My sister cheated on her first husband, and her now Ex came and talked to my parents about it at the time and they refused to believe him. My sister end up marrying the AP and my parents expressed regret that they hadn't believed the EX, but still didn't hold my sister accountable in any real way, i.e. no consequences.


----------



## Acoa (Sep 21, 2012)

My brother in law cheated on and neglected his wife and young son. His wife had a revenge affair. If you ask most of the family they still say he is the reason for the split. Most say she cheated 1st. But she was a young mom, living far from family, taking care of an infant by herself. Husband was off drinking and partying for the full 2nd year of the marriage and baby's life. He had multiple affairs by the time she got involved with a neighbor.

It doesn't justify her affair, but i can empathize with her. We almost never talk to her anymore. It's been 5 years, she has moved on, is remarried. We are just a painful reminder of the past to her.

Sad thing is brother in law has completely gone off the reservation. Doing drugs, not paying child support, lives out of state and has moved around an only takes cash jobs. Doesn't contact family anymore. Very sad.

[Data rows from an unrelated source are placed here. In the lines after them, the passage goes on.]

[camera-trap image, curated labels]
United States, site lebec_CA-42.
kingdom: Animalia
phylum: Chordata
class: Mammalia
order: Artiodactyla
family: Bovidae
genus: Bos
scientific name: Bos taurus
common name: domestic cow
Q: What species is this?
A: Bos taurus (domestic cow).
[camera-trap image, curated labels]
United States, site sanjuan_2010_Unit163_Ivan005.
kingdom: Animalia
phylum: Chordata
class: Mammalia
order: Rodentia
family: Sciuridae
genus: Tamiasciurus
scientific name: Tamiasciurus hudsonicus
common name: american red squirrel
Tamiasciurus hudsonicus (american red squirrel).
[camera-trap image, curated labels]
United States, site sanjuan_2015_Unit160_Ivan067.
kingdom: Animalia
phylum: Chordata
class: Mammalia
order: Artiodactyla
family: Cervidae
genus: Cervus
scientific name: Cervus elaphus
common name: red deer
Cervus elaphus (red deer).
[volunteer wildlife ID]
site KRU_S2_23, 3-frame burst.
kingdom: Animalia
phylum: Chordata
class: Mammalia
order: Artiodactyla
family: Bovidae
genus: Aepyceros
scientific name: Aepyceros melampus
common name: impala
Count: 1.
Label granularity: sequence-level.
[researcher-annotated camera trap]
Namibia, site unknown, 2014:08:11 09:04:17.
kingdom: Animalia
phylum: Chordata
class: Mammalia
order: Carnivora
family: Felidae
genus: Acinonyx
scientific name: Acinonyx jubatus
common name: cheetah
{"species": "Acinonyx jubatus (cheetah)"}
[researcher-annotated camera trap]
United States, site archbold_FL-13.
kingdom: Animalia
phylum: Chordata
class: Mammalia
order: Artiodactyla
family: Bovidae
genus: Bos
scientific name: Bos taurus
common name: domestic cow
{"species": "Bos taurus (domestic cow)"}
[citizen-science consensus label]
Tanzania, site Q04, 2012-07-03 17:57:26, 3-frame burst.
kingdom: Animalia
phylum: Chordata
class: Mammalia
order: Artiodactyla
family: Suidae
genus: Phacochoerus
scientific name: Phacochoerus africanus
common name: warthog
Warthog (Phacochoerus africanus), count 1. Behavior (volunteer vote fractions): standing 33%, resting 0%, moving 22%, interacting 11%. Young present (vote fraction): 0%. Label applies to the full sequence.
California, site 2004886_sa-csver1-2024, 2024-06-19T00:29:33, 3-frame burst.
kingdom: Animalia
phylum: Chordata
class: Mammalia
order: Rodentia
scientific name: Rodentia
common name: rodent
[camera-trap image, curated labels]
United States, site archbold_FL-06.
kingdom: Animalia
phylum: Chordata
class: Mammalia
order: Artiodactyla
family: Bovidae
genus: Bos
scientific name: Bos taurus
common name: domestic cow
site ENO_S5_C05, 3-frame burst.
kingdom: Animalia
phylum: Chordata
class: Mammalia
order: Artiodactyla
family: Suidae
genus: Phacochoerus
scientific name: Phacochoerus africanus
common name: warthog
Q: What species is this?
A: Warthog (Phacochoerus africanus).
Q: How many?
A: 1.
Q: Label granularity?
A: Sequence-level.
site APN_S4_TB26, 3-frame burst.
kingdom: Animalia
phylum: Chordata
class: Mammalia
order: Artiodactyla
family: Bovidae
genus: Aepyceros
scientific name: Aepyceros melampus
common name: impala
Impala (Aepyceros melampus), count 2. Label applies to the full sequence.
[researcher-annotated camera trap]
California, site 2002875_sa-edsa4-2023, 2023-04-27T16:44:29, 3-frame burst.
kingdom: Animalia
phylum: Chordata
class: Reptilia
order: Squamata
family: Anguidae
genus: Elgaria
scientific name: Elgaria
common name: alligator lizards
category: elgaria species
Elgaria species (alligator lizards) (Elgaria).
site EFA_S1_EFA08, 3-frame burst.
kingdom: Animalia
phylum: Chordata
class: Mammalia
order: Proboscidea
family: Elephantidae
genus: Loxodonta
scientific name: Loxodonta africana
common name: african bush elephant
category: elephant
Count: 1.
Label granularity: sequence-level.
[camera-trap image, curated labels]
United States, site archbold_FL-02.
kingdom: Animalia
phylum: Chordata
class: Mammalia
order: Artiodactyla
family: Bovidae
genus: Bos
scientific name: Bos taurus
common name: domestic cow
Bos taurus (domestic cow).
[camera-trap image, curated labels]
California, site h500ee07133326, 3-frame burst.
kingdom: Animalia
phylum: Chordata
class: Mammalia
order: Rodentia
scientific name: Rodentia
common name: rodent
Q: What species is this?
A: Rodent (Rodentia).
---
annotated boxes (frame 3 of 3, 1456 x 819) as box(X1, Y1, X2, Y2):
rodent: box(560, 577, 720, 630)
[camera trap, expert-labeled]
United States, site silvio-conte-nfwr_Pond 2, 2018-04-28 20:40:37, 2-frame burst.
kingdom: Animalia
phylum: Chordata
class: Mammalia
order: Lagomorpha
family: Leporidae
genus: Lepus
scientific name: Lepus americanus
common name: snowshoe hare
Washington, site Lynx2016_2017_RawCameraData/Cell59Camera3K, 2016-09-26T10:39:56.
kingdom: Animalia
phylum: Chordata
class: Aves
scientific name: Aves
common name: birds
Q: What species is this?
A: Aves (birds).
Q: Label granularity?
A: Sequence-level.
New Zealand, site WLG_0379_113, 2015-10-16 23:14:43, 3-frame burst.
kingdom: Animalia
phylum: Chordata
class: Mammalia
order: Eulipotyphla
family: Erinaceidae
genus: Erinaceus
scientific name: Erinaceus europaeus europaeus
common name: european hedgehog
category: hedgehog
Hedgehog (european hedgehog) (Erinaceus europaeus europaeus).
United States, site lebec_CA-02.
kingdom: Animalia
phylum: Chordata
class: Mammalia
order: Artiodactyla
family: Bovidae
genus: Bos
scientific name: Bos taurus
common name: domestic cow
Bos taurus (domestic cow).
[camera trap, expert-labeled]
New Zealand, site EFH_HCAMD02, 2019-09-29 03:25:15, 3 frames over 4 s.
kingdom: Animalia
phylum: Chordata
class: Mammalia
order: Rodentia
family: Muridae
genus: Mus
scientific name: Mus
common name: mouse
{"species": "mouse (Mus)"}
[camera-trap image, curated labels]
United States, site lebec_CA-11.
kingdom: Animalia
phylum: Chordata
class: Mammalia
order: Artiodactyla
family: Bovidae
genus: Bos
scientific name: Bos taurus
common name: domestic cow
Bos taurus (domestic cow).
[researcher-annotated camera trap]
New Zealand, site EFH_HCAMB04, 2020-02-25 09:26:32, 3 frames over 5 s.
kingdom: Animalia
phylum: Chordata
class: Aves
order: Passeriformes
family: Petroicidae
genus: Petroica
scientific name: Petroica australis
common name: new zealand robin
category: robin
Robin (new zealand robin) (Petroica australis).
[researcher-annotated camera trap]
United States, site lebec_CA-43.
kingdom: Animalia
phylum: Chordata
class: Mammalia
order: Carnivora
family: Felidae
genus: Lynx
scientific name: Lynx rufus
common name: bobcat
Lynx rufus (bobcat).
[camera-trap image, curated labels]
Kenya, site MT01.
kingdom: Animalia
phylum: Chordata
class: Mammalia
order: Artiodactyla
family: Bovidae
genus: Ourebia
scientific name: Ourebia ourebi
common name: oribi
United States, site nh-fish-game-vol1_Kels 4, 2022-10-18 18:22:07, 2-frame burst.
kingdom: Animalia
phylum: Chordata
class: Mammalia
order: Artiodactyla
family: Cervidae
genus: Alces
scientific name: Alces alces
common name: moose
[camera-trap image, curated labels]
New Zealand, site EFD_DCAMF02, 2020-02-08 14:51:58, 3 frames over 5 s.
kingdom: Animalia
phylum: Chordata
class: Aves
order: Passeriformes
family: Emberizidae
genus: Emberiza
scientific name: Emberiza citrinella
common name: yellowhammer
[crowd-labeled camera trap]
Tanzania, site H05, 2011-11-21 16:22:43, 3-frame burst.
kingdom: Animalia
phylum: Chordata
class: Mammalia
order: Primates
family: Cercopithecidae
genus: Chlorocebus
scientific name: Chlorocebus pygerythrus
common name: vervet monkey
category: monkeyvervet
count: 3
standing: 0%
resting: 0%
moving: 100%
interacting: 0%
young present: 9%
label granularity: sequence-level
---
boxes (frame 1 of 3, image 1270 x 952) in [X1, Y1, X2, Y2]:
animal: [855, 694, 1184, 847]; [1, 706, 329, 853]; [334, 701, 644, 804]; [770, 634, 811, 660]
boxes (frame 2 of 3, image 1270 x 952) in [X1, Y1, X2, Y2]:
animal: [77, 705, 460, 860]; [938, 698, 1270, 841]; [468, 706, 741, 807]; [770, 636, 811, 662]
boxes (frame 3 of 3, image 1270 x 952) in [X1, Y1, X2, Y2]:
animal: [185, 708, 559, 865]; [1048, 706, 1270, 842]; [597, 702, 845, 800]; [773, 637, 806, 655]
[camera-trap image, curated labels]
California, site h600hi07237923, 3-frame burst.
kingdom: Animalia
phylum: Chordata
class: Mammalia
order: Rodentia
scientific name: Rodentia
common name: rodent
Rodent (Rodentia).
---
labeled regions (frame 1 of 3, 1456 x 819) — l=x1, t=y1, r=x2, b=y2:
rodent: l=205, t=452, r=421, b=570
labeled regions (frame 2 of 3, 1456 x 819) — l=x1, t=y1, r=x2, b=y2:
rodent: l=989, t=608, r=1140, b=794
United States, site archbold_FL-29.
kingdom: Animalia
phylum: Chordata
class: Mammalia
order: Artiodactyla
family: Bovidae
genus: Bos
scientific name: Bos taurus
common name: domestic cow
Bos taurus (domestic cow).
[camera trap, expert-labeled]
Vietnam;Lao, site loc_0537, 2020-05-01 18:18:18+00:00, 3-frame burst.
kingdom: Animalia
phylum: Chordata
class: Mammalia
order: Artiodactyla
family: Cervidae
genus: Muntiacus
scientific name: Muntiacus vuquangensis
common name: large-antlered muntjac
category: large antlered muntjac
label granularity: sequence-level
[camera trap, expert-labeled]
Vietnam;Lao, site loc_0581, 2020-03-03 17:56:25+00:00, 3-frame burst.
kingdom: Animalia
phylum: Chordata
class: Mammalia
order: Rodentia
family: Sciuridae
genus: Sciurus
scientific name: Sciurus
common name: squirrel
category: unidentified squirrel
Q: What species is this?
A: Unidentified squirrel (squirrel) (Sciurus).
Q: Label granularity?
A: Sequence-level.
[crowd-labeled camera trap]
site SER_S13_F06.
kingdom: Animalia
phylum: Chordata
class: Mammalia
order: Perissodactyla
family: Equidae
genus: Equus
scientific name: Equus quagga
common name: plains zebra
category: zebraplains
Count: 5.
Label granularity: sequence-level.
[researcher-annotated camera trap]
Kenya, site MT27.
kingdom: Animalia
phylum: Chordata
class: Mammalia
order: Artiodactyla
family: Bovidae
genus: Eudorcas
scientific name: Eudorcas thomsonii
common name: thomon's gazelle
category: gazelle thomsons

I hope you get 'over' his family and can move on with a new better life full of happiness and things you deserve. There are good people in your STBEH family that will empathize with you. However the will still be enmeshed and supportive of him by proxy with other family members. Understand and respect their need to maintain family order and you can maintain a 'cordial' relationship. But you don't have to if that hurts too much. You have the power to choose. Do what's best for you.


----------